* Task details: Find each line in the records below that contains the word "driveway" and copy those lines out in full.

* Material for the task:
---*---

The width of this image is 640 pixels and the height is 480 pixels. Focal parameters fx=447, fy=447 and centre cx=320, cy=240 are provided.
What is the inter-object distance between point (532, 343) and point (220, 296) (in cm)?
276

---*---

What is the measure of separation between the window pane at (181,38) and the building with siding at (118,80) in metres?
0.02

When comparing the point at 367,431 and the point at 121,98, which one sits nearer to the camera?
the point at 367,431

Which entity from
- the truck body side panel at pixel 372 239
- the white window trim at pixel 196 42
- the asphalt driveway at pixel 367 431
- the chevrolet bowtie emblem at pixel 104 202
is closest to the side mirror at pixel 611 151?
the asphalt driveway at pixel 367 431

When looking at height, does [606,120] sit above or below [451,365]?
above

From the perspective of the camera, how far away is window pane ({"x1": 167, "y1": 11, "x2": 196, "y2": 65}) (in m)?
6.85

---*---

* Answer for the task:
- the asphalt driveway at pixel 367 431
the asphalt driveway at pixel 367 431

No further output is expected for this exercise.